"Example - Classify Text Language"

Question

This process will assign a language for documents and RSS feeds. After tokenizing the text it creates trigrams which are matched against the training labels. The model then scores new text and assigns a language label. Text that has a mixture of languages (i.e., Spanish and English) can end up marked as either language based on how many training examples you use. You may need to have a large number of examples for your preferred language. To mark text categories or sentiment remove the ngram operator and use topics instead (Finance, Sports, Entertainment).

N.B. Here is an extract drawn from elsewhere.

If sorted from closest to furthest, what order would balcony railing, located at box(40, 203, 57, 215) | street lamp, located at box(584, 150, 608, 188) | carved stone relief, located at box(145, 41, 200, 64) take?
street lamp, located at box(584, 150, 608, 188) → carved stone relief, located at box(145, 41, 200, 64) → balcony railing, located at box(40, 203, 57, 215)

Using a simple Naive Bayes classifier.

B_ · Answer

Haven't done a formal comparison.  It works well enough for my tasks.

rakirk · Answer

I guess I was wondering more about comparative accuracy, primarily, how would the NBN compare to an SVM. The SVM may help account for smaller text files, but could also lead to overfitting.

B_ · Answer

Sebastian,

I just wanted to post a simple example to help people get started.

Rakirk,

Accuracy depends on how many training examples you use and how many categories to classify.  I use it to classify text between English and NotEnglish.  I have about 1000 entries marked between the two categories - some pure English, some another languge and some mixed English/other language.  Some very short text records are misclassified because of English abbreviations or mixed languages, but  it works well enough for my application.

If you import text from the web, you may have problems with coding, such as to/from UTF, etc.  You will need to preprocess the text to improve results.